Exhibition’s curator Tuomo Vuoteenoma states that during the abnormal times we live in, the significance of art and imagination in people’s well-being is even more crucial than normally. “All kind of artistic activity gives an opportunity to expand, diminish, and break down the walls that are sometimes drawing in on us.”

AVANTGARDEVEKKULA is the 21st summer exhibition of Art Center Haihatus. It is open every week from Wednesday to Sunday 11–18 and it is one of the Museum Card museums.

Due to the corona virus pandemic, the timetable of the exhibition had to be changed, but otherwise the changes in the exhibition are minor, states curator Vuoteenoma. Art Center Haihatus’ area is wide, and the premises and the art-experience park enable easy-going and safe exhibition experience for the visitors. We follow government set regulations and guidelines to provide a safe exhibition environment, so let’s take good care of hygiene and safety gaps!

AVANGARDEVEKKULA is an art exhibition in which all the artworks ooze joyful grip on art making. Another connective feature between the exhibition’s artists is that many of them work within different art disciplines such as theatre and art. AVANTGARDEVEKKULA waves uniquely between naivistic installations, kinetic sculptures, and dreamy soundscapes. For example, there is an attic disco upstairs in the exhibition house where kinetic sculptures are dancing in an otherworldly manner.

Curator Vuoteenoma with his gigantic mechanical spider.

The following artists and artist groups take part in this year’s summer exhibition: Sakari Kannosto, Pauliina Turakka Purhonen, Petri Eskelinen, Maippi Ketola, Ville Vuorenmaa, Pauli Ahopelto, Katri Sipiläinen, Jaakko Mattila, Antti-Ville Reinikainen, Sorbus -kollektiivi, Heidi Kesti, Mari Metsämäki, Tero Jartti, Panu Ollikainen, Jari Johannes, Esa Mattila, Kaisa Vigman, Kalle Turakka Purhonen, Absurdistit -kollektiivi, Kokeellisen elektroniikan seura, Benjamin Phillips Nozdrachev, Steve Vanoni, Ninni Luhtasaari, Antti Immonen, Jyrki Nissinen, Elliina Peltoniemi, Mikko Haiko, Risto Puurunen, Kinobox Obscura and curator Vuoteenoma himself.

Tuomo Vuoteenoma says that “Art has potential to make things that are seemingly unrelated and disproportioned to fit in the same picture. Art, making by hands, and safe scrabbling help to understand different points of views to reality and sometimes to break down statues, because after all, that is what art is: constructing and deconstructing.”
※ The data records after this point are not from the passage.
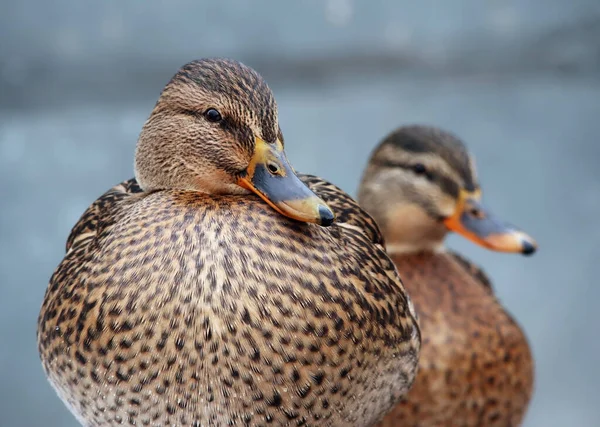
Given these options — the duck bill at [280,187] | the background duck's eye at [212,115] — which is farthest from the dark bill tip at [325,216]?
the background duck's eye at [212,115]

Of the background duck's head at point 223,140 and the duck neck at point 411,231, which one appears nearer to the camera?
the background duck's head at point 223,140

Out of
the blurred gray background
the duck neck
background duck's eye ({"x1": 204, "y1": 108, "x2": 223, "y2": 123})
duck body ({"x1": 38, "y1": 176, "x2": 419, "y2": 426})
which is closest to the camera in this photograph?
duck body ({"x1": 38, "y1": 176, "x2": 419, "y2": 426})

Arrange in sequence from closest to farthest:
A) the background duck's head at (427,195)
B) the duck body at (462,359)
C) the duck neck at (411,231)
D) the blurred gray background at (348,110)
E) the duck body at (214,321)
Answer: the duck body at (214,321), the duck body at (462,359), the background duck's head at (427,195), the duck neck at (411,231), the blurred gray background at (348,110)

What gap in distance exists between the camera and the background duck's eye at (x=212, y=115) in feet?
4.85

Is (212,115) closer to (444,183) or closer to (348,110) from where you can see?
(444,183)

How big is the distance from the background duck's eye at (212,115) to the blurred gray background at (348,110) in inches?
70.7

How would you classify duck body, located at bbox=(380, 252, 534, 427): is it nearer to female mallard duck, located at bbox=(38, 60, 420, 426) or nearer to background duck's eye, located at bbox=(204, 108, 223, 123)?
female mallard duck, located at bbox=(38, 60, 420, 426)

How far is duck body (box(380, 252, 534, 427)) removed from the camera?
2.24m

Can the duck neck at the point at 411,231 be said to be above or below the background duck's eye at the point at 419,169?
below

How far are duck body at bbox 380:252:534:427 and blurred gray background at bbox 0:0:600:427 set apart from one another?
1.04 meters

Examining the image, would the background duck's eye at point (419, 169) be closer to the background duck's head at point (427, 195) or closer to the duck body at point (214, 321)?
the background duck's head at point (427, 195)

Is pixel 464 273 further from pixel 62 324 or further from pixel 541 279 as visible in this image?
pixel 62 324

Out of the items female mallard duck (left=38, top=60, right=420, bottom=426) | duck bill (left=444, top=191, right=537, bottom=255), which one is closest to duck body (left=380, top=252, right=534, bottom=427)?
duck bill (left=444, top=191, right=537, bottom=255)

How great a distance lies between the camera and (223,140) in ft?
4.84
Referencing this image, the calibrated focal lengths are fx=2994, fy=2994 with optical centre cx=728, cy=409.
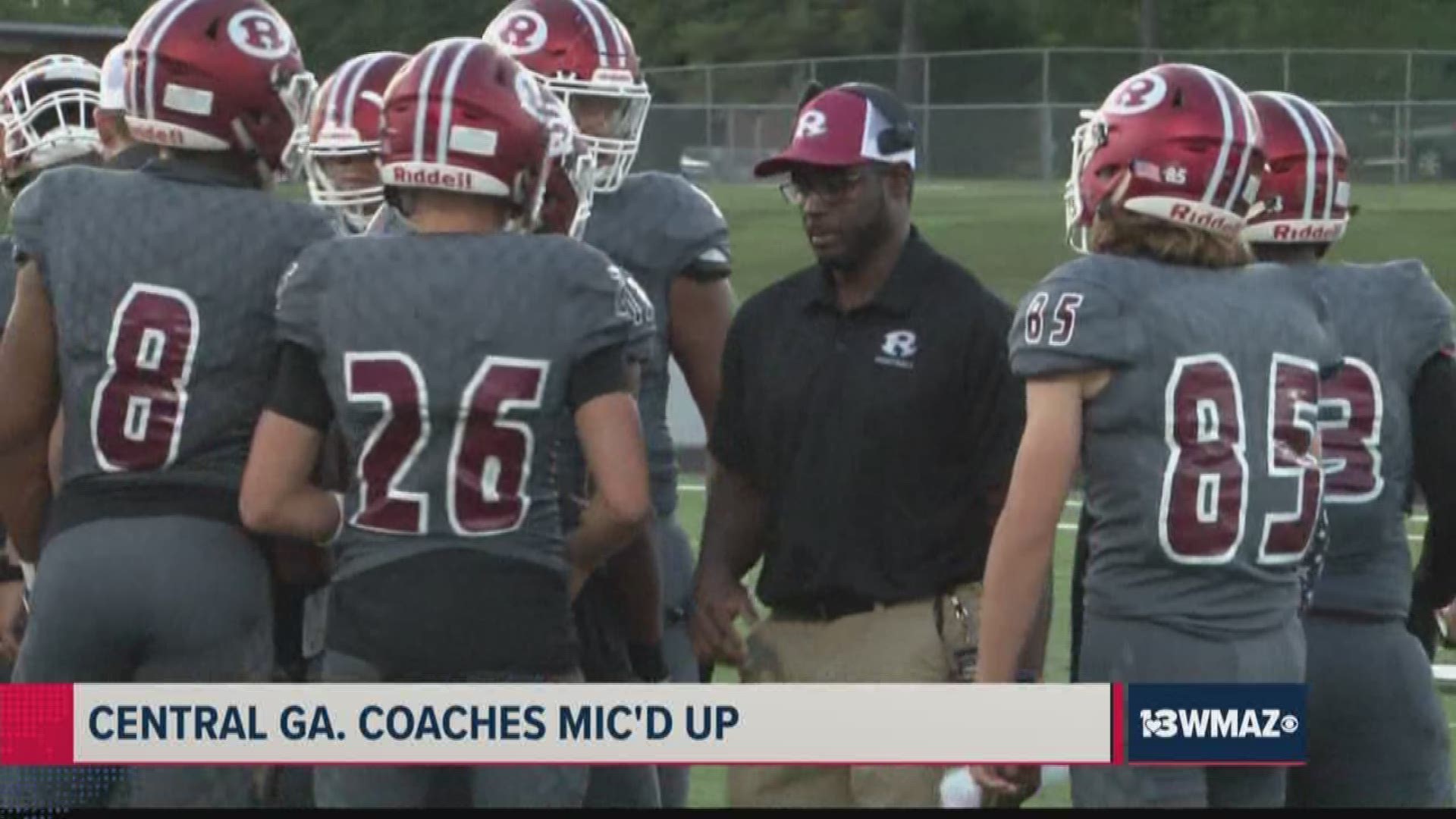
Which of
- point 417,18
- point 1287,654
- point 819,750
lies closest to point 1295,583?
point 1287,654

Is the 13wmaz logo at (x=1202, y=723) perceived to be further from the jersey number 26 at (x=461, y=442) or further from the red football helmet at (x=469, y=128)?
the red football helmet at (x=469, y=128)

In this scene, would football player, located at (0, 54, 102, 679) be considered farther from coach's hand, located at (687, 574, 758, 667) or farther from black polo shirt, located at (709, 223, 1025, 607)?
black polo shirt, located at (709, 223, 1025, 607)

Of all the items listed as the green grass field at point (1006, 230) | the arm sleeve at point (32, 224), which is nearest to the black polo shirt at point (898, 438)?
the arm sleeve at point (32, 224)

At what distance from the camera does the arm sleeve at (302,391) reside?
478cm

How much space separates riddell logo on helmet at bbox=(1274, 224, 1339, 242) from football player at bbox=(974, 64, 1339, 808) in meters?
0.46

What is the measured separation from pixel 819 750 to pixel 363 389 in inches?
51.8

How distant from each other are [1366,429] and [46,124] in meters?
2.77

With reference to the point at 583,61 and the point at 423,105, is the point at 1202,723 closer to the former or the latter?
the point at 423,105

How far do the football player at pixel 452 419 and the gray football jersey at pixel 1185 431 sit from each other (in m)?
0.72

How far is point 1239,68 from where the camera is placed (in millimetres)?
33438

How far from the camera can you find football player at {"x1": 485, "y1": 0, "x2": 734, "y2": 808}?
596 cm

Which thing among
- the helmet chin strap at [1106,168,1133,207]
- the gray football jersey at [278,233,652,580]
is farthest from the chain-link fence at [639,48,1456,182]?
Result: the gray football jersey at [278,233,652,580]

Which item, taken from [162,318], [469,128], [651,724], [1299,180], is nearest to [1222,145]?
[1299,180]

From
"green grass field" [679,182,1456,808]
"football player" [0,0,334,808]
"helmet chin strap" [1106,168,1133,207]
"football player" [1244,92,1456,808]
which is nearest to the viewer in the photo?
"helmet chin strap" [1106,168,1133,207]
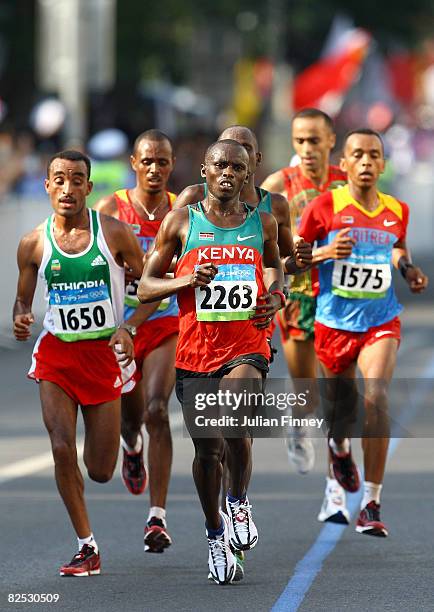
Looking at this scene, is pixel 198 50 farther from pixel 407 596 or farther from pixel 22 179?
pixel 407 596

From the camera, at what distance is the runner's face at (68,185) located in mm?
8891

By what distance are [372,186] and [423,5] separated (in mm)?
50936

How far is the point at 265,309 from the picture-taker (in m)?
8.35

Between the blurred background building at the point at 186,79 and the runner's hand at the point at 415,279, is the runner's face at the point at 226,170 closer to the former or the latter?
the runner's hand at the point at 415,279

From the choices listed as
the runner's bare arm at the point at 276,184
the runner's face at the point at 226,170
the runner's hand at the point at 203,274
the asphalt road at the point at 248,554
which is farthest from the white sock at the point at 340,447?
the runner's hand at the point at 203,274

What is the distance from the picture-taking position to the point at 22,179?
1000 inches

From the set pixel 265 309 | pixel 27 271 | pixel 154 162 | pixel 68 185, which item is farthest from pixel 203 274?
pixel 154 162

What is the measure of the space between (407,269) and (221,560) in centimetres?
228

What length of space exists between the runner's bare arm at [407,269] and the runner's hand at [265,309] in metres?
1.63

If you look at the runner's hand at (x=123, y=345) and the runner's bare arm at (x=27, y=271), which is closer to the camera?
the runner's hand at (x=123, y=345)

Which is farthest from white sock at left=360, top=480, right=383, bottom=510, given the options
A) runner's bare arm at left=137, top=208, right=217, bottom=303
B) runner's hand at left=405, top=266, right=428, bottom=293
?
runner's bare arm at left=137, top=208, right=217, bottom=303

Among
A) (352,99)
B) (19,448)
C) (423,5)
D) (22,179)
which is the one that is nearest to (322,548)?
(19,448)

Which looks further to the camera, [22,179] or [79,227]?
[22,179]

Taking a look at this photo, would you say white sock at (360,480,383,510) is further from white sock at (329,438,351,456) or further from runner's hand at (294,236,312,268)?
runner's hand at (294,236,312,268)
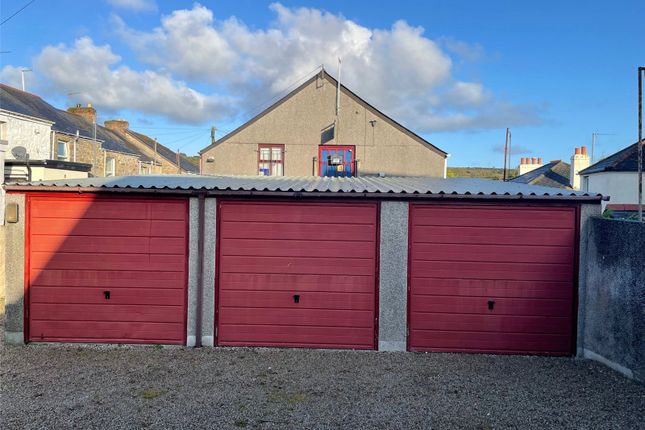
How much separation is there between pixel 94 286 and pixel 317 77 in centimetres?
1452

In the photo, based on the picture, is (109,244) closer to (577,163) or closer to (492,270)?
(492,270)

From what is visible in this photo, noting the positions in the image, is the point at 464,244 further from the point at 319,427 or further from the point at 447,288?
the point at 319,427

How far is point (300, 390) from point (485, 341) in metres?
3.63

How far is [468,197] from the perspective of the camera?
720cm

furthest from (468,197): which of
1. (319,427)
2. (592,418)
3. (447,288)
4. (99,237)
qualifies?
(99,237)

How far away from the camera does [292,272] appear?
24.6ft

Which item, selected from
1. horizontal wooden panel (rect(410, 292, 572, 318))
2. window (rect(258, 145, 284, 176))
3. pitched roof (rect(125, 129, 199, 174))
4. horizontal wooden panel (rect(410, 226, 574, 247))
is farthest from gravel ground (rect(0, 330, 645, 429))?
pitched roof (rect(125, 129, 199, 174))

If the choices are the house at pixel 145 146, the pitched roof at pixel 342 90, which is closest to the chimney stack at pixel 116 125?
the house at pixel 145 146

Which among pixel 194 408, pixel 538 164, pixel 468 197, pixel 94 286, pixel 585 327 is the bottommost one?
pixel 194 408

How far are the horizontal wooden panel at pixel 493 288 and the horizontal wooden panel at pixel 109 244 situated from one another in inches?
176

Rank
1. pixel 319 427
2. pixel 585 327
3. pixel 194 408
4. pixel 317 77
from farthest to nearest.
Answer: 1. pixel 317 77
2. pixel 585 327
3. pixel 194 408
4. pixel 319 427

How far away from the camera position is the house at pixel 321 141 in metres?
18.8

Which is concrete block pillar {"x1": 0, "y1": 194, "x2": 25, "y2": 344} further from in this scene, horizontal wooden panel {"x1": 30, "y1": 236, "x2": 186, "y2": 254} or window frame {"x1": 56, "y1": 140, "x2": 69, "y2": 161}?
window frame {"x1": 56, "y1": 140, "x2": 69, "y2": 161}

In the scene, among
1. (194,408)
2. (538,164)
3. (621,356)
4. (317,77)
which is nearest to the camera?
(194,408)
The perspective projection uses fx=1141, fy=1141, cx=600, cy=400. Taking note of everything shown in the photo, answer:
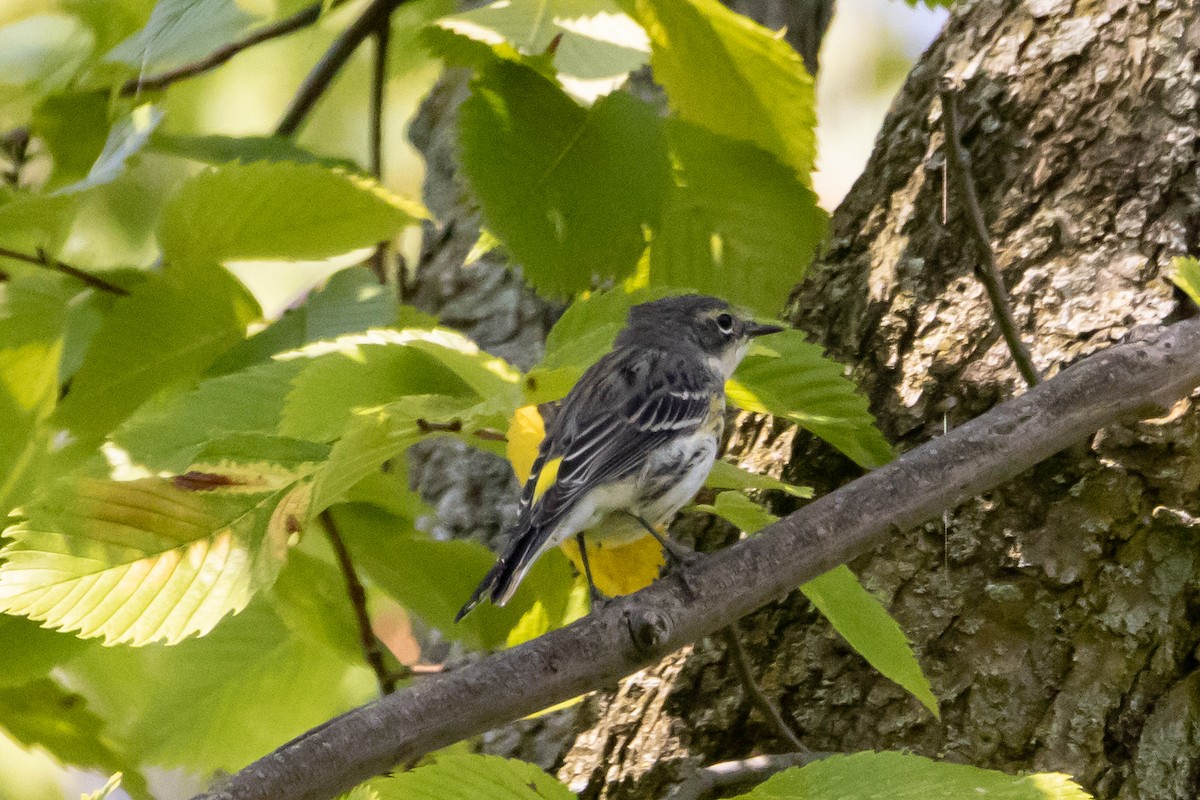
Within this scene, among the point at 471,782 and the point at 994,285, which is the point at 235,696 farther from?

The exhibition’s curator Tuomo Vuoteenoma is Helsinki-based art field’s multitasking professional. He works actively in visual arts producing open source art events, experimental exhibitions, and performative sculptures. Oulu-born Vuoteenoma is a designer but besides his main profession, he had also worked as an event producer, a musician, and a janitor. The continuous play with artistic ideas and technical implementations has led to the merging of surprising elements into a unique operating culture, which gave birth to AVANTGARDEVEKKULA in 2018. The 4th version of the exhibition lands in Art Centre Joutsa this summer!